Титус покачал головой.

Она продолжала:

– Бен не знает, что ты явился. Он пошел на одну ферму, узнать насчет собаки.

– Собаки? – переспросил Титус.

– Да, мы хотим завести собаку.

– Какой породы?

– Валлийская колли.

– Он приведет ее с собой?

– Не знаю.

Это хотя бы напоминало разговор на какую-то тему. Мне надоело, что меня не видят и не слышат, и я крикнул:

– Давайте выпьем, давайте поужинаем!

Титус, не оглядываясь, отмахнулся от меня и сказал Хартли:

– Пошли сюда.

Она последовала вслед за ним в красную комнату, и он закрыл дверь прямо у меня перед носом.

Тут до меня наконец дошло, что лучше оставить их одних. К тому же теперь, когда Хартли была здесь, надлежало подробно обдумать следующие шаги, опасные и решающие. Я постоял в прихожей, подумал, потом побежал наверх в гостиную и достал почтовую бумагу. Еще давно я нашел в каком-то ящике пачку листков со штампом «Шрафф-Энд» – очевидно, собственность миссис Чорни – и теперь написал на одном из этих глянцевитых листков:

«Многоуважаемый мистер Фич!

Сообщаю, что Мэри у меня, и Титус тоже.

Искренне Ваш Чарльз Эрроуби».

 

Я сунул листок в конверт и выбежал из дома. Меня немного удивило, что на дворе стоит теплый летний вечер. То ли в доме было холодно, то ли мне чудилось, что нормальное время должно было остановиться. Трава шоссе была изумрудно-зеленая, торчащие из нее там и сям скалы сверкали, словно обсыпанные алмазами. Теплый воздух хлынул на меня волной, напоенной запахами земли, цветов, произрастания.

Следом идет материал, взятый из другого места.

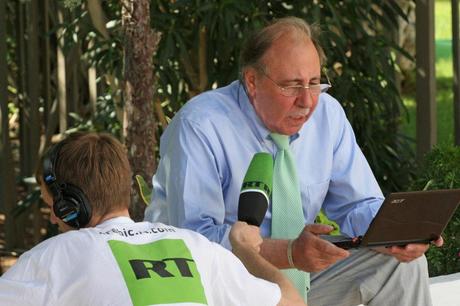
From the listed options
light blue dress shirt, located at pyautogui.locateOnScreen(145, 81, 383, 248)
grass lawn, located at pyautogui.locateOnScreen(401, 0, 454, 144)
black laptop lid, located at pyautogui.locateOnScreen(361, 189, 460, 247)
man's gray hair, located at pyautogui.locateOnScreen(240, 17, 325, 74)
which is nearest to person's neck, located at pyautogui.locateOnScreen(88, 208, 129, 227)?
light blue dress shirt, located at pyautogui.locateOnScreen(145, 81, 383, 248)

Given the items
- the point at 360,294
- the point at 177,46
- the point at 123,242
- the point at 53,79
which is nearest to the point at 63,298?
the point at 123,242

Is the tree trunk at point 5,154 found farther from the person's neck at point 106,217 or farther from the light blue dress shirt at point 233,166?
the person's neck at point 106,217

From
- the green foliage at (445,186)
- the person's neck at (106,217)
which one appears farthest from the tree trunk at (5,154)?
the person's neck at (106,217)

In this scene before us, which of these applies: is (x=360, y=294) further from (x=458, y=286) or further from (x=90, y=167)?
(x=90, y=167)

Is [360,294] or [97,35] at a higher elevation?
[97,35]

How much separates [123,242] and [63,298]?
19 cm

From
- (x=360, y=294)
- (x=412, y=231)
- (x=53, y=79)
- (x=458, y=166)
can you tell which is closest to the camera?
(x=412, y=231)

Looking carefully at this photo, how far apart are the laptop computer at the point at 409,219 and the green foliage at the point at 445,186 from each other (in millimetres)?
1451

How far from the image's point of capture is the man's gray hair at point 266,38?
4.04 metres

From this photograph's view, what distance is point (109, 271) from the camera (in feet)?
9.07

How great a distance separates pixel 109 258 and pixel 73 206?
0.53 feet

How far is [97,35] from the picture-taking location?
656 cm

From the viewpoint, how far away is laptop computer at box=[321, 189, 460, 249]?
3.65 metres

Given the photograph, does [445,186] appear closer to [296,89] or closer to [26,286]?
[296,89]
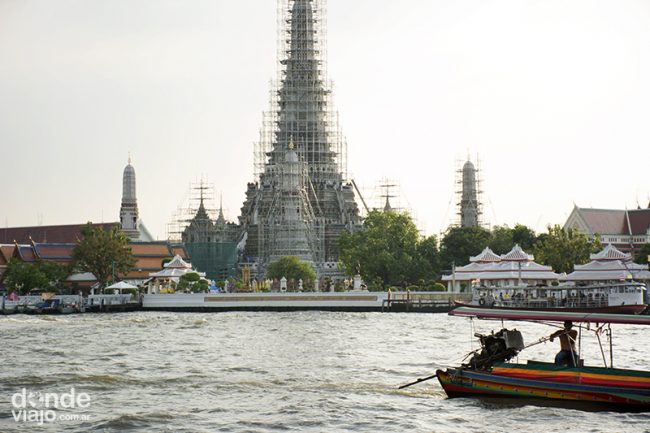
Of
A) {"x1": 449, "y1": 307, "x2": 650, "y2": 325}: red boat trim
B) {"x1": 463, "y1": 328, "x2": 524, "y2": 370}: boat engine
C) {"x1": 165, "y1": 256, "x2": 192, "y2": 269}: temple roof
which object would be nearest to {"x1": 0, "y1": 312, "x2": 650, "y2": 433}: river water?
{"x1": 463, "y1": 328, "x2": 524, "y2": 370}: boat engine

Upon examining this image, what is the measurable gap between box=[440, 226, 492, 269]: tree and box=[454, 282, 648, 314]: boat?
21.6 m

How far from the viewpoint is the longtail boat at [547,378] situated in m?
28.3

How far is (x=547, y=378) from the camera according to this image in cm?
2914

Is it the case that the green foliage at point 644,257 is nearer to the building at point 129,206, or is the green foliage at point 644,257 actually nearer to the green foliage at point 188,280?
the green foliage at point 188,280

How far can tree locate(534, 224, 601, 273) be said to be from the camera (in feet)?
336

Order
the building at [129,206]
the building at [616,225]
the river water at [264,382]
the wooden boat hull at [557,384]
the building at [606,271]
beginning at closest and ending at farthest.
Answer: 1. the river water at [264,382]
2. the wooden boat hull at [557,384]
3. the building at [606,271]
4. the building at [616,225]
5. the building at [129,206]

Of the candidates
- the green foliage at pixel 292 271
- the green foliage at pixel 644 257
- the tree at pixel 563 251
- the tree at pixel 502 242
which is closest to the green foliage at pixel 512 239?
the tree at pixel 502 242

Я пробежал дамбу, свернул по шоссе в сторону башни и «Ворона», за поворот, откуда видна была бухта. Здесь, послушный моим указаниям, Гилберт остановил машину. Мне нужно было ее скрыть на тот случай, если позже понадобится что-нибудь соврать про нее в разговоре с Хартли.

Гилберт сидел на камне, глядя на ярко освещенную синюю воду. Он вскочил и подбежал ко мне.

– Гилберт, будь добр, свези это письмо и передай в «Ниблетс», ну, ты помнишь, последний коттедж на той дороге.

– Слушаюсь, хозяин. Как там дела?

– Все хорошо. Езжай сейчас же, ладно? А потом возвращайся и жди здесь.

– А поужинать? В дом мне хоть можно войти? – Гилберт, снедаемый любопытством, жаждал быть в гуще событий.

Но это не входило в мои планы.

– Нет еще. Ты купи себе сандвич в «Черном льве», а потом возвращайся сюда. Я еще не уверен, что будет дальше.

– Надеюсь, обойдется без кровопролития?

– Я тоже надеюсь. Ну же, поторопись.

– Но послушай…

– Езжай ради Бога.

– Могу я посидеть в трактире, пропустить стаканчик? Сил нет, хочется выпить.

– Можешь, но недолго. Четыре минуты.

Я поежился – недовольная физиономия Гилберта напомнила мне Фредди Аркрайта. А теперь куда ни плюнь – всюду Аркрайты, и Бен с ними заодно.

Я бегом пустился обратно, машина обогнала меня у дамбы. Я вошел в дом (там и правда было холодно), в кухне налил себе полстакана хереса. Подслушивать у двери в красную комнату не стал – вышел на лужайку, поднялся на невысокую скалу, с которой видно море, и отпил глоток хереса.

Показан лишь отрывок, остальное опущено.